▸ **About this exercise**
An identical reprint of the entire listing below is expected.

↓

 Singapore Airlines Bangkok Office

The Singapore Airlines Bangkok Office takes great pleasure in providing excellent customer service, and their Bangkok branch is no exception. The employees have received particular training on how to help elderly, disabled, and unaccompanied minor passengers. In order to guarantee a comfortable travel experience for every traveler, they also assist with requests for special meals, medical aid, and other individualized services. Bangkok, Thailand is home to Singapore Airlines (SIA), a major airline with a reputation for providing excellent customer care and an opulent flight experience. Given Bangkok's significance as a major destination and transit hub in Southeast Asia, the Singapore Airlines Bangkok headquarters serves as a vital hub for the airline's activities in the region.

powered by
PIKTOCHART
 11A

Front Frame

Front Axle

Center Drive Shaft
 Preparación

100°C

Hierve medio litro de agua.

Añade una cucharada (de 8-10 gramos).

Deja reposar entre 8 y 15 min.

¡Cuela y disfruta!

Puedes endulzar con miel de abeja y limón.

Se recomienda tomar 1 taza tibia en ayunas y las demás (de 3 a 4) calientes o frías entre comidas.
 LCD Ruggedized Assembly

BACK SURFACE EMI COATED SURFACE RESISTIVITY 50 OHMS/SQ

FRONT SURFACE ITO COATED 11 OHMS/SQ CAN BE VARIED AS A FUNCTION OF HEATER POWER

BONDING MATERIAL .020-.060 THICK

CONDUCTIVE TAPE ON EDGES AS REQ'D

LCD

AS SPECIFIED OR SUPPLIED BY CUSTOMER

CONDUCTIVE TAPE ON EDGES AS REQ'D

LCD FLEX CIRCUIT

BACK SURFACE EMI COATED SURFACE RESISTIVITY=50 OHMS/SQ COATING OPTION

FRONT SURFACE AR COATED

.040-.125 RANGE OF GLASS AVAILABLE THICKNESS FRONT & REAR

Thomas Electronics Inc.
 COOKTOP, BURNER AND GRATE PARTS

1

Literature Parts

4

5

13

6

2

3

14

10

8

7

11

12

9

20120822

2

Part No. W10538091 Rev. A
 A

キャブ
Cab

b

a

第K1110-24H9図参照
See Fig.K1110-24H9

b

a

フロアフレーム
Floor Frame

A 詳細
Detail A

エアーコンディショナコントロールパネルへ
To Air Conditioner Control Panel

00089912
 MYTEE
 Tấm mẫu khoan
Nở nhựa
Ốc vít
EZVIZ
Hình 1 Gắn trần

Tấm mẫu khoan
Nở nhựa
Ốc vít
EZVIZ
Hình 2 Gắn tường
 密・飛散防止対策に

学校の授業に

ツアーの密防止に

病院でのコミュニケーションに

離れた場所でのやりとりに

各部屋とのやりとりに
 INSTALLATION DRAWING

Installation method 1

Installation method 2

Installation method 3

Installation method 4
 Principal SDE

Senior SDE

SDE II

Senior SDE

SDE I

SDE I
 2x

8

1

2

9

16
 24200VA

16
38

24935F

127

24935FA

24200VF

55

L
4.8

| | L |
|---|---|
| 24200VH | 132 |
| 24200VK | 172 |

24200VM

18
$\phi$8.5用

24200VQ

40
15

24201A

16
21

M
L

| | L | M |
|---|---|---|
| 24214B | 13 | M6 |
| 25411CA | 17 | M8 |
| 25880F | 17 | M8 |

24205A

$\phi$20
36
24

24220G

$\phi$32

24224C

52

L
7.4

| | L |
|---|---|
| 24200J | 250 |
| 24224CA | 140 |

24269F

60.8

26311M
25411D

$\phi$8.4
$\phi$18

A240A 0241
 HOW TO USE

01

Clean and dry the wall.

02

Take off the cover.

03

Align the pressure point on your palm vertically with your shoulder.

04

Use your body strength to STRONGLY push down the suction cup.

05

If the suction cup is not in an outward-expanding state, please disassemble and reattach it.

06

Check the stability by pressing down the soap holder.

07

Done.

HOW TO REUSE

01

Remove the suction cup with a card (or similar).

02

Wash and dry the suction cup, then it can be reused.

↑

▸ **Reply**
 Singapore Airlines Bangkok Office

The Singapore Airlines Bangkok Office takes great pleasure in providing excellent customer service, and their Bangkok branch is no exception. The employees have received particular training on how to help elderly, disabled, and unaccompanied minor passengers. In order to guarantee a comfortable travel experience for every traveler, they also assist with requests for special meals, medical aid, and other individualized services. Bangkok, Thailand is home to Singapore Airlines (SIA), a major airline with a reputation for providing excellent customer care and an opulent flight experience. Given Bangkok's significance as a major destination and transit hub in Southeast Asia, the Singapore Airlines Bangkok headquarters serves as a vital hub for the airline's activities in the region.

powered by
PIKTOCHART
 11A

Front Frame

Front Axle

Center Drive Shaft
 Preparación

100°C

Hierve medio litro de agua.

Añade una cucharada (de 8-10 gramos).

Deja reposar entre 8 y 15 min.

¡Cuela y disfruta!

Puedes endulzar con miel de abeja y limón.

Se recomienda tomar 1 taza tibia en ayunas y las demás (de 3 a 4) calientes o frías entre comidas.
 LCD Ruggedized Assembly

BACK SURFACE EMI COATED SURFACE RESISTIVITY 50 OHMS/SQ

FRONT SURFACE ITO COATED 11 OHMS/SQ CAN BE VARIED AS A FUNCTION OF HEATER POWER

BONDING MATERIAL .020-.060 THICK

CONDUCTIVE TAPE ON EDGES AS REQ'D

LCD

AS SPECIFIED OR SUPPLIED BY CUSTOMER

CONDUCTIVE TAPE ON EDGES AS REQ'D

LCD FLEX CIRCUIT

BACK SURFACE EMI COATED SURFACE RESISTIVITY=50 OHMS/SQ COATING OPTION

FRONT SURFACE AR COATED

.040-.125 RANGE OF GLASS AVAILABLE THICKNESS FRONT & REAR

Thomas Electronics Inc.
 COOKTOP, BURNER AND GRATE PARTS

1

Literature Parts

4

5

13

6

2

3

14

10

8

7

11

12

9

20120822

2

Part No. W10538091 Rev. A
 A

キャブ
Cab

b

a

第K1110-24H9図参照
See Fig.K1110-24H9

b

a

フロアフレーム
Floor Frame

A 詳細
Detail A

エアーコンディショナコントロールパネルへ
To Air Conditioner Control Panel

00089912
 MYTEE
 Tấm mẫu khoan
Nở nhựa
Ốc vít
EZVIZ
Hình 1 Gắn trần

Tấm mẫu khoan
Nở nhựa
Ốc vít
EZVIZ
Hình 2 Gắn tường
 密・飛散防止対策に

学校の授業に

ツアーの密防止に

病院でのコミュニケーションに

離れた場所でのやりとりに

各部屋とのやりとりに
 INSTALLATION DRAWING

Installation method 1

Installation method 2

Installation method 3

Installation method 4
 Principal SDE

Senior SDE

SDE II

Senior SDE

SDE I

SDE I
 2x

8

1

2

9

16
 24200VA

16
38

24935F

127

24935FA

24200VF

55

L
4.8

| | L |
|---|---|
| 24200VH | 132 |
| 24200VK | 172 |

24200VM

18
$\phi$8.5用

24200VQ

40
15

24201A

16
21

M
L

| | L | M |
|---|---|---|
| 24214B | 13 | M6 |
| 25411CA | 17 | M8 |
| 25880F | 17 | M8 |

24205A

$\phi$20
36
24

24220G

$\phi$32

24224C

52

L
7.4

| | L |
|---|---|
| 24200J | 250 |
| 24224CA | 140 |

24269F

60.8

26311M
25411D

$\phi$8.4
$\phi$18

A240A 0241
 HOW TO USE

01

Clean and dry the wall.

02

Take off the cover.

03

Align the pressure point on your palm vertically with your shoulder.

04

Use your body strength to STRONGLY push down the suction cup.

05

If the suction cup is not in an outward-expanding state, please disassemble and reattach it.

06

Check the stability by pressing down the soap holder.

07

Done.

HOW TO REUSE

01

Remove the suction cup with a card (or similar).

02

Wash and dry the suction cup, then it can be reused.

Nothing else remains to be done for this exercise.